→ TASK DETAILS
The answer must consist of every line from the entries below that contains the word "stripecdn".

*** Opening of GIVEN INFORMATION ***

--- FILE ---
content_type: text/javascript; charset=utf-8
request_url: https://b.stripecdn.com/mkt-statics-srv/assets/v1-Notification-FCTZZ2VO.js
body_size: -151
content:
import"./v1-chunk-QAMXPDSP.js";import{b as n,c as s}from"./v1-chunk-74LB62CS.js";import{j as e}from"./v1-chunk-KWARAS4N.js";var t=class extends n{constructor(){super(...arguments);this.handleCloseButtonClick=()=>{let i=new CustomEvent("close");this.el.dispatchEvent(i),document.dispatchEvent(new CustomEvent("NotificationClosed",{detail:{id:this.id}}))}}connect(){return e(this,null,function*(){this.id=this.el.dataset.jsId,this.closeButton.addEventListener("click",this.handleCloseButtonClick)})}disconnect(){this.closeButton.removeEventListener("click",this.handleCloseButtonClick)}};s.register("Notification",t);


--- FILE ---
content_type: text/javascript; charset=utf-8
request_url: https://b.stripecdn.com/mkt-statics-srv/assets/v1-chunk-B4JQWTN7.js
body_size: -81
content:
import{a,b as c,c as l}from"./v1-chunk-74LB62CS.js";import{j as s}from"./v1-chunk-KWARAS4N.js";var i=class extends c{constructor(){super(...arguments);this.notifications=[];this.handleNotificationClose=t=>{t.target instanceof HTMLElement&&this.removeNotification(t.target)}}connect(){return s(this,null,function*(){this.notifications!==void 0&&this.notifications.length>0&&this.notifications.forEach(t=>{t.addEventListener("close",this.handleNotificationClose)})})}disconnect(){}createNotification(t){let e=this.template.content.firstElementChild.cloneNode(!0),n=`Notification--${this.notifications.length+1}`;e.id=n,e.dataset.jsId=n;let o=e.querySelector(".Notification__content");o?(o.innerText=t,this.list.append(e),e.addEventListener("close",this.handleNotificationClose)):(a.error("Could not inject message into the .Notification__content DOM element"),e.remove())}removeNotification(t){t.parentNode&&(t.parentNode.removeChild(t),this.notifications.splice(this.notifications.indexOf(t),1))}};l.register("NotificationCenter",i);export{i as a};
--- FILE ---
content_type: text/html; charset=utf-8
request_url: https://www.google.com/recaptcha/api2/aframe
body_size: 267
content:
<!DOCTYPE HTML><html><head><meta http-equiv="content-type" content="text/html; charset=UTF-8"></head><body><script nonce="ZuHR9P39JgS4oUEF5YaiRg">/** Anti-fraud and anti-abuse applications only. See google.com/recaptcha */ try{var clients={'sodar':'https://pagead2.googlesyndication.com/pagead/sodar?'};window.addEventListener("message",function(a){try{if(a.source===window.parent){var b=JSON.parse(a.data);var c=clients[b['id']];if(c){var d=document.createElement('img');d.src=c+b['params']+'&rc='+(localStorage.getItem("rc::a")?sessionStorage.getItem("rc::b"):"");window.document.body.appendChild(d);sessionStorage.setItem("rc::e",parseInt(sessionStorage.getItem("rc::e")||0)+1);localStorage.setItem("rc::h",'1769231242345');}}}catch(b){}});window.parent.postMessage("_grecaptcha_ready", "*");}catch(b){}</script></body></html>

*** Close of GIVEN INFORMATION ***
*** Opening of GIVEN INFORMATION ***

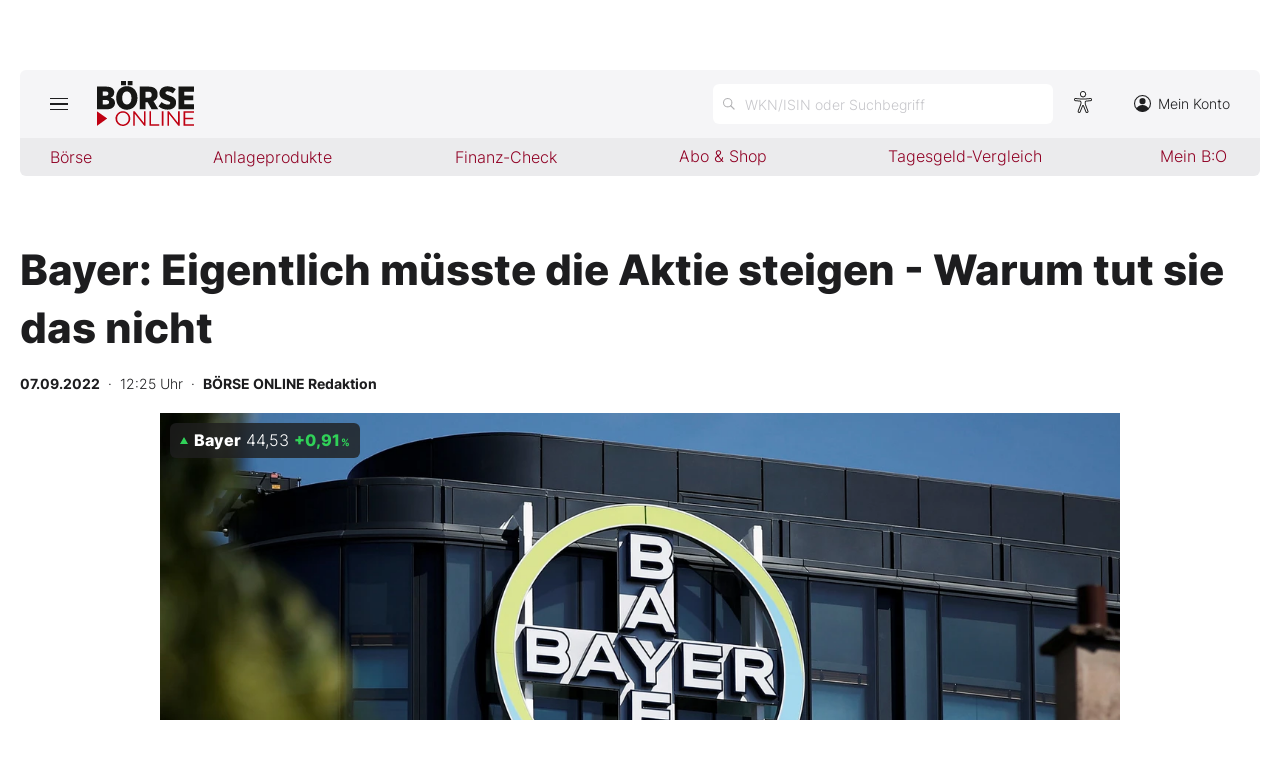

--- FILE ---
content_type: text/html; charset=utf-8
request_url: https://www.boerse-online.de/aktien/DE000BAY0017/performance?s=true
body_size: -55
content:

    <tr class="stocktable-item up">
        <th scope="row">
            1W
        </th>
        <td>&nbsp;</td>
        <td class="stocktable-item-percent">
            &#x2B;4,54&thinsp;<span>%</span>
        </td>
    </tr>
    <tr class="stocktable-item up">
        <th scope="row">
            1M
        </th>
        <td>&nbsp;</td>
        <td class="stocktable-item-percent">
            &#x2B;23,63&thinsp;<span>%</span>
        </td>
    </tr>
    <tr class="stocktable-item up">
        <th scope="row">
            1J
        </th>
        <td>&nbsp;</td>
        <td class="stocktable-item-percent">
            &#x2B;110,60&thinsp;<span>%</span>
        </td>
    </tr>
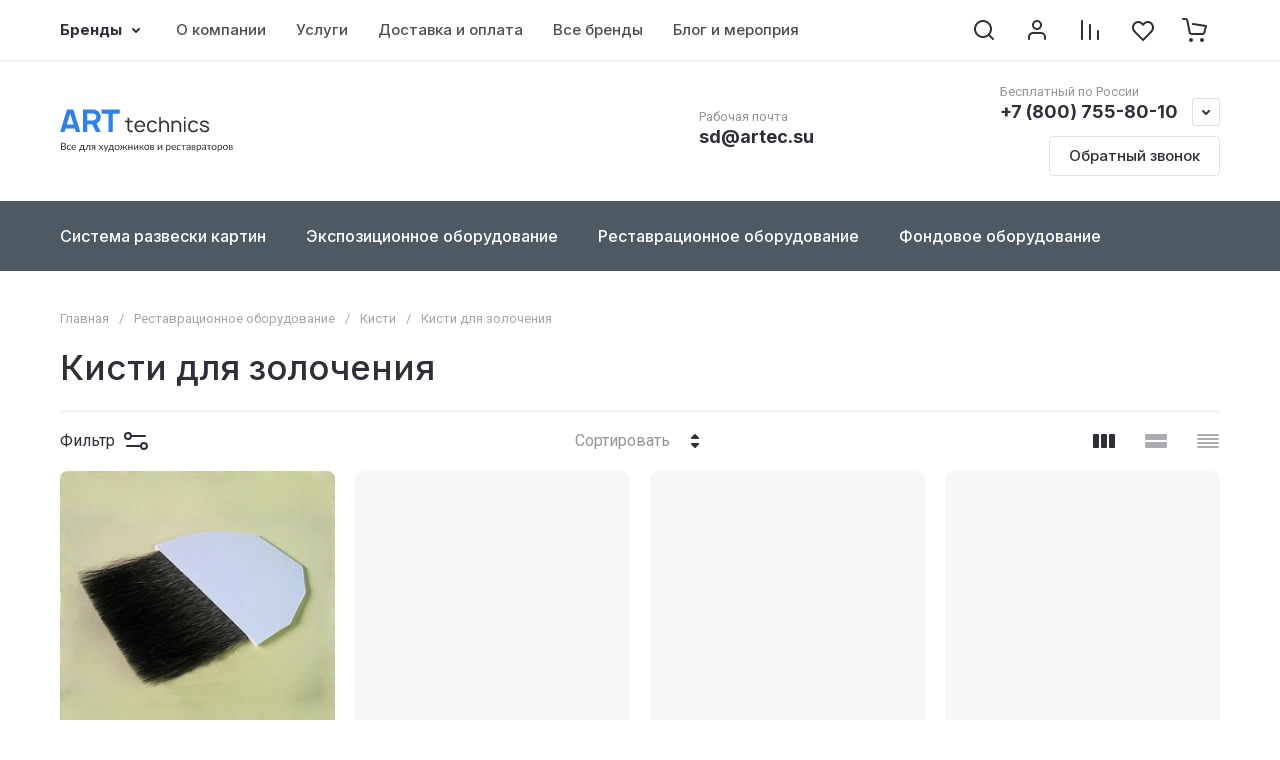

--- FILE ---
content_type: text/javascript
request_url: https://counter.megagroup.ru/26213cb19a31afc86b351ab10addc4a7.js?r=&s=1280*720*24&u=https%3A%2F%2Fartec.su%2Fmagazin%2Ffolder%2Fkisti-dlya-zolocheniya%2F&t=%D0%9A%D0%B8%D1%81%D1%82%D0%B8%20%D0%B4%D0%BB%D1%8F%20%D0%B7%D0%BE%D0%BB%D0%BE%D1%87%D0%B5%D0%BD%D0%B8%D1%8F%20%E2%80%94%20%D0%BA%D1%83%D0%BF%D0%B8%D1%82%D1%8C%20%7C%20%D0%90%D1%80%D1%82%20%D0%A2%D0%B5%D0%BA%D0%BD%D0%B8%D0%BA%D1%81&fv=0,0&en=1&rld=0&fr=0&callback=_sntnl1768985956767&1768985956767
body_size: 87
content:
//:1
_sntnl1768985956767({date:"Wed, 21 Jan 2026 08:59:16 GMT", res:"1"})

*** Close of GIVEN INFORMATION ***

→ SOLVED EXERCISE
request_url: https://b.stripecdn.com/mkt-statics-srv/assets/v1-Notification-FCTZZ2VO.js
request_url: https://b.stripecdn.com/mkt-statics-srv/assets/v1-chunk-B4JQWTN7.js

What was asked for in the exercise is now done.